State Department: Wikileaks Did Not Cause Any Lasting Damage

The U.S. State Department says that the massive dump of diplomatic cables via Wikileaks late last year has not done any real damage to U.S. foreign policy:

The damage caused by the WikiLeaks controversy has caused little real and lasting damage to American diplomacy, senior state department officials have concluded.

It emerged in private briefings to Congress by top diplomats that the fallout from the release of thousands of private diplomatic cables from all over the globe has not been especially bad.

This is in direct opposition to the official stance of the White House and the US government which has been vocal in condemning the whistle-blowing organisation and seeking to bring its founder, Julian Assange, to trial in the US.

A congressional official briefed on the reviews told Reuters news agency that the administration felt compelled to say publicly that the revelations had seriously damaged American interests in order to bolster legal efforts to shut down the WikiLeaks website and bring charges against the leakers. “I think they want to present the toughest front they can muster,” the official said.

The official implied that the WikiLeaks fiasco was bad public relations but had little concrete impact on policy.

“We were told [it] was embarrassing, not damaging,” the official added.

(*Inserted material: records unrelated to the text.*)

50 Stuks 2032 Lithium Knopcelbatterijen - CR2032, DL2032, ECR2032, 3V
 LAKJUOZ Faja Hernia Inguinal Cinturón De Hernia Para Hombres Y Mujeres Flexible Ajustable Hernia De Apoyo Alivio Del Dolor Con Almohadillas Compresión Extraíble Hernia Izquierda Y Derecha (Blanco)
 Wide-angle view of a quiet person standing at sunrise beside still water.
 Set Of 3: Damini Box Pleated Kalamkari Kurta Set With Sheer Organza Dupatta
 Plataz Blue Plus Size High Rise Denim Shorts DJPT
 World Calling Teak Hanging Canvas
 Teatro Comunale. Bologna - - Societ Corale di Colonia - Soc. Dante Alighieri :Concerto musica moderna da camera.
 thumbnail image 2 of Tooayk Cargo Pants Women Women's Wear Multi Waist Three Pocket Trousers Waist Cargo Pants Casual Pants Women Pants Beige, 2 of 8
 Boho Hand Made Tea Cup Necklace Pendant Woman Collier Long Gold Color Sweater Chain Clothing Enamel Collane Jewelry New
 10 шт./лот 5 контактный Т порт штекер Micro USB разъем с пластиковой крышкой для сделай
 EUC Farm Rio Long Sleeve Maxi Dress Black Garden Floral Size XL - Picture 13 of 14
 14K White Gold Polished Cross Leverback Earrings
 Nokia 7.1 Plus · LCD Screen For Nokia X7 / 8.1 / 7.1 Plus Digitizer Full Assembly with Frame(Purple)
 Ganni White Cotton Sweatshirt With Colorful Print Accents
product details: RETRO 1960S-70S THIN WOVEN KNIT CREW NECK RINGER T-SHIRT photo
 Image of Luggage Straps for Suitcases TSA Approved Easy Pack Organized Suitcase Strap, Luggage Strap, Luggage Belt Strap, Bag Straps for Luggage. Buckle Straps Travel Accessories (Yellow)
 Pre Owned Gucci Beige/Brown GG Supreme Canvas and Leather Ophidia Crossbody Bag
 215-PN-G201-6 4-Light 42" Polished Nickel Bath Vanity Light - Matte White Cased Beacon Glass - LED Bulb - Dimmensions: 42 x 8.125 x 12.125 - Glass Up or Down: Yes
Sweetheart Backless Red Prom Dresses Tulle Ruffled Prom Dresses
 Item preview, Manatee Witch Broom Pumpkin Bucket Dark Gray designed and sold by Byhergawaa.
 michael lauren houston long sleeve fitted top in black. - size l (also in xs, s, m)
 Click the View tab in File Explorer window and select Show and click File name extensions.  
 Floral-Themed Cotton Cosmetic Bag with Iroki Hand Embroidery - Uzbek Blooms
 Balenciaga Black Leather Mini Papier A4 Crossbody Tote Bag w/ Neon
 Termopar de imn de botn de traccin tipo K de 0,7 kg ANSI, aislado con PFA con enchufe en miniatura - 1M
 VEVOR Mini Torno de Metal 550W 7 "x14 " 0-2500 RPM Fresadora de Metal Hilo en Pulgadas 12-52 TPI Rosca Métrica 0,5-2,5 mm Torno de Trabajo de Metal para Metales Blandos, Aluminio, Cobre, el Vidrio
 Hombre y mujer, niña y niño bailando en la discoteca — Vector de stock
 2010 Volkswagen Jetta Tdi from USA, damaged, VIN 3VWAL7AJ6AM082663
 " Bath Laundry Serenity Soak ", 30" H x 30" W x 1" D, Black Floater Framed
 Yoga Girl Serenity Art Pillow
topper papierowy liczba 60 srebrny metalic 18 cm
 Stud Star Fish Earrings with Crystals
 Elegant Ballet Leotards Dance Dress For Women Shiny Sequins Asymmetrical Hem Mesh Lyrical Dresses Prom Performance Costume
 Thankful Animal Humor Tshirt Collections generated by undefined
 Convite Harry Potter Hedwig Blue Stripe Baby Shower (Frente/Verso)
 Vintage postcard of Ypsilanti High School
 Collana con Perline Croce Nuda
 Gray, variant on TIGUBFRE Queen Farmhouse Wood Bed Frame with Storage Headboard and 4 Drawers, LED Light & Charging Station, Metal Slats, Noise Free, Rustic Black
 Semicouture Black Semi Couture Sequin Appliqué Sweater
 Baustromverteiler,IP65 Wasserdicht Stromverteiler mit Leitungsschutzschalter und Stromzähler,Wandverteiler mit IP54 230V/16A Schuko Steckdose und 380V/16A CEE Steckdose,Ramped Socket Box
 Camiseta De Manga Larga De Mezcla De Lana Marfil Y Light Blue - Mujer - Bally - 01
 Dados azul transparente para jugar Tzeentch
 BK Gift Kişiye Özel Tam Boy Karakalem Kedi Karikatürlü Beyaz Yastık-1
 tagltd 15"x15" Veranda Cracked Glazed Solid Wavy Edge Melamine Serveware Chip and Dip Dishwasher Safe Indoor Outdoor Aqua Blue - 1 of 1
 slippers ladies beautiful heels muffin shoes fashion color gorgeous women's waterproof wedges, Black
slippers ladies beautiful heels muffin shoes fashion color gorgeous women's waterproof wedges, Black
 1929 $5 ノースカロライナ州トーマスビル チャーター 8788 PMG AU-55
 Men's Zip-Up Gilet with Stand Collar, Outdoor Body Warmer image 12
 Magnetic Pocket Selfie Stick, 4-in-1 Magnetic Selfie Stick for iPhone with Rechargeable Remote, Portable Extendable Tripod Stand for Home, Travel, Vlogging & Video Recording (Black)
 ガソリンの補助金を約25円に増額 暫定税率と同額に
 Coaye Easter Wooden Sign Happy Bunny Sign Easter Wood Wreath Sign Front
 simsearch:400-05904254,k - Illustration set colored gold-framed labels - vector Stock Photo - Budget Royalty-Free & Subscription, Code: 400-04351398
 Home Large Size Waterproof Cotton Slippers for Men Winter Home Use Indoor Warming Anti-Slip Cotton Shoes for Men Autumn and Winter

This admission by the State Department is reminiscent of the comments that Defense Secretary Robert Gates made in October that the documents which had been released up to that point concerning Iraq and Afghanistan did not disclose any sensitive intelligence sources or methods. While this doesn’t excuse the fact that Bradley Manning broke the law, it does suggest that much of the initial outrage over the leaks was over blown and that, perhaps, there are a lot more documents unnecessarily designated as “secret” than we thought.

H/T: Balloon Juice

FILED UNDER: Intelligence, National Security, US Politics, , , , , , , , , ,
Doug Mataconis
About Doug Mataconis
Doug Mataconis held a B.A. in Political Science from Rutgers University and J.D. from George Mason University School of Law. He joined the staff of OTB in May 2010 and contributed a staggering 16,483 posts before his retirement in January 2020. He passed far too young in July 2021.

Comments

  1. Davebo says:

    And we have to read about it in The Guardian.

  2. Retete says:

    I think this is a pretty real statement. Most governments know very well that everyone does dirty work like spying other countries and so on. TheDiplomacy between countries has to bear with that.